Paco Cerdà, Le pion

Un livre original 

Ce 10 février 1962, dans une salle du res­tau­rant Tre Kro­nor, com­mence le neu­vième tour du tour­noi inter­na­tio­nal de Stock­holm, tour­noi éli­mi­na­toire pour le cham­pion­nat du monde des échecs. Der­rière les pions blancs, Fischer, un jeune homme de dix-huit ans, arro­gant, génial, impré­vi­sible, obses­sion­nel, excen­trique, ambi­tieux. Der­rière les pions noirs, Pomar, âgé de trente-deux ans, avec l’attitude indo­lente qu’il affiche tou­jours, la même qu’il a quand il trie le cour­rier dans les bureaux de Ciem­po­zue­los. Deux hommes, deux mondes, …deux pions.
Uti­li­sant les 77 mou­ve­ments de cette par­tie his­to­rique, le roman­cier dépasse cette confron­ta­tion et livre, en écho, des réflexions sur l’engagement per­son­nel, et plus lar­ge­ment sur la mani­pu­la­tion dont les hommes sont l’objet.

Outre les por­traits des deux joueurs, Paco Cerdà anime de nom­breux per­son­nages en butte à des épi­sodes de l’Histoire des États-Unis triom­phant sous Ken­nedy et de celle de l’Espagne fran­quiste. Entre ségré­ga­tion raciale, lutte anti-communiste, Guerre froide, dic­ta­ture, les situa­tions sont nom­breuses où les pions sont ins­tru­men­ta­li­sés à l’image, d’ailleurs, des deux joueurs hors du com­mun, pro­mis à un triste des­tin.
Arturo Pomar a dix ans quand il ter­mine second du cham­pion­nat des Baléares. Il devient l’enfant pro­dige porté aux nues par son pays. Bobby Fischer, qui met­tra fin à vingt-cinq ans d’hégémonie sovié­tique dans le monde des échecs, ter­mine sa vie reclus, pro­fé­rant à chaque sor­tie des pro­pos complotistes.

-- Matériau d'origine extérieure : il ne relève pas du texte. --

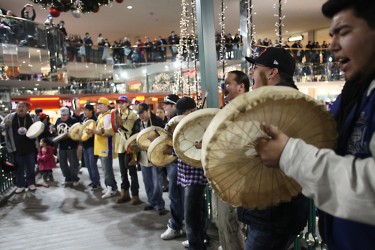 WEM Flash Mob Round Dance Dec. 17, 2012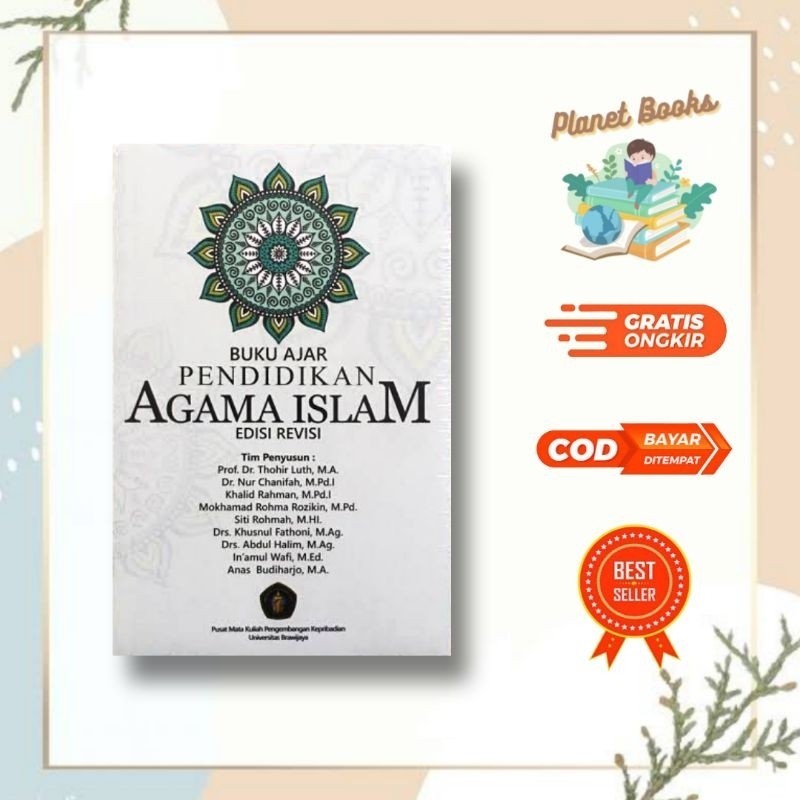 

[PROMO MURAH] Buku Ajar Pendidikan Agama Islam Edisi Revisi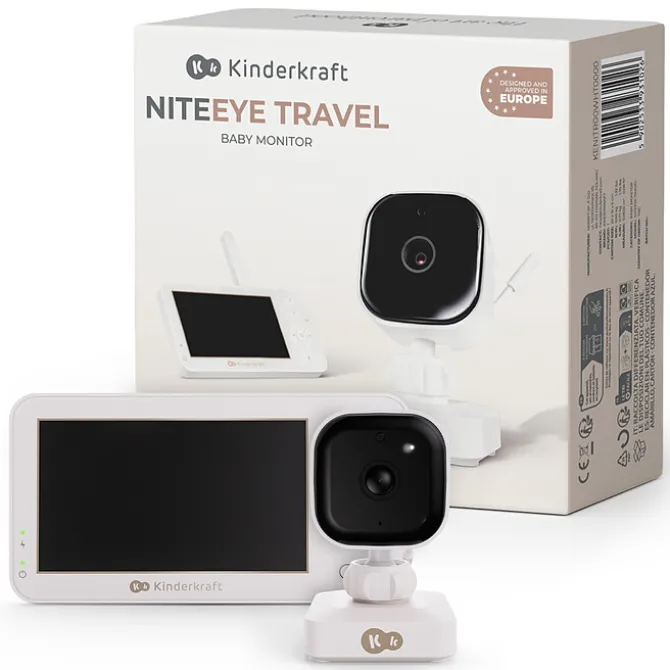 Kinderkraft Babyphone NITEEYE TRAVEL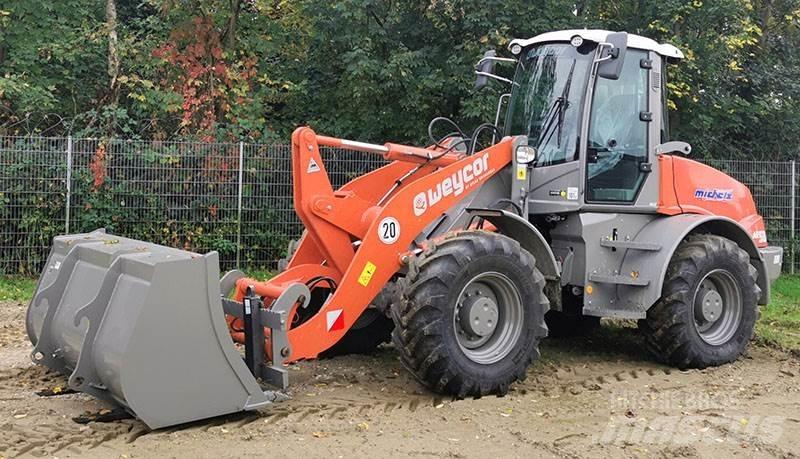 Weycor AR 580 Tekerlekli yükleyiciler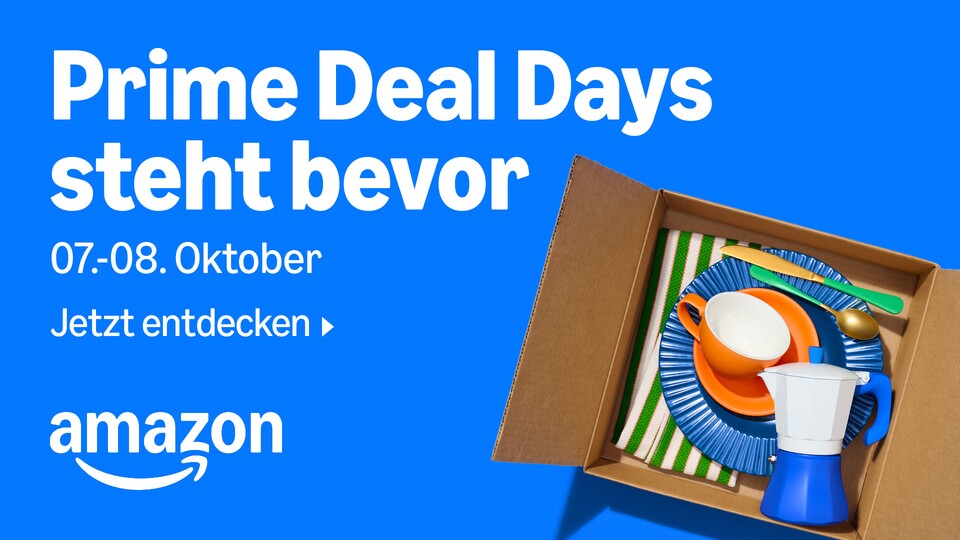Amazon schürt die Vorfreude auf den Prime Day schon mächtig an.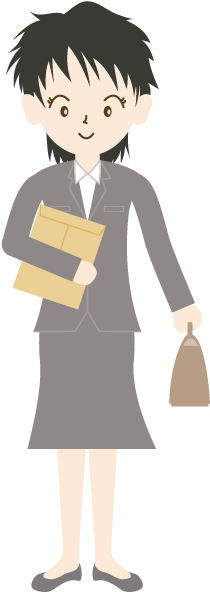 Life Insurance Sales Manager - 成人 式 イラスト (640x640)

Avec un rythme très sou­tenu, l’auteur alterne les cha­pitres où les cham­pions activent leurs tech­niques de jeu et l’histoire d’individus pris dans la tour­mente de la grande His­toire. C’est ainsi qu’il rend hom­mage, entre autres, au der­nier condamné à mort du fran­quisme, au doyen de la répres­sion péni­ten­tiaire, au pre­mier Noir entrant à l’université du Mis­sis­sippi…
Paco Cerdà pro­pose un ouvrage au contenu dense, brillant, un étour­dis­sant jeu de com­pa­rai­sons entre le pion mani­pulé par un joueur et celui bal­loté par évé­ne­ments historiques.

serge per­raud

Paco Cerdà, Le pion (El Peón), tra­duit de l’espagnol par Marielle Leroy. La Contre Allée, coll. “La Sen­ti­nelle”, août 2022, 384 p. — 23,50 €.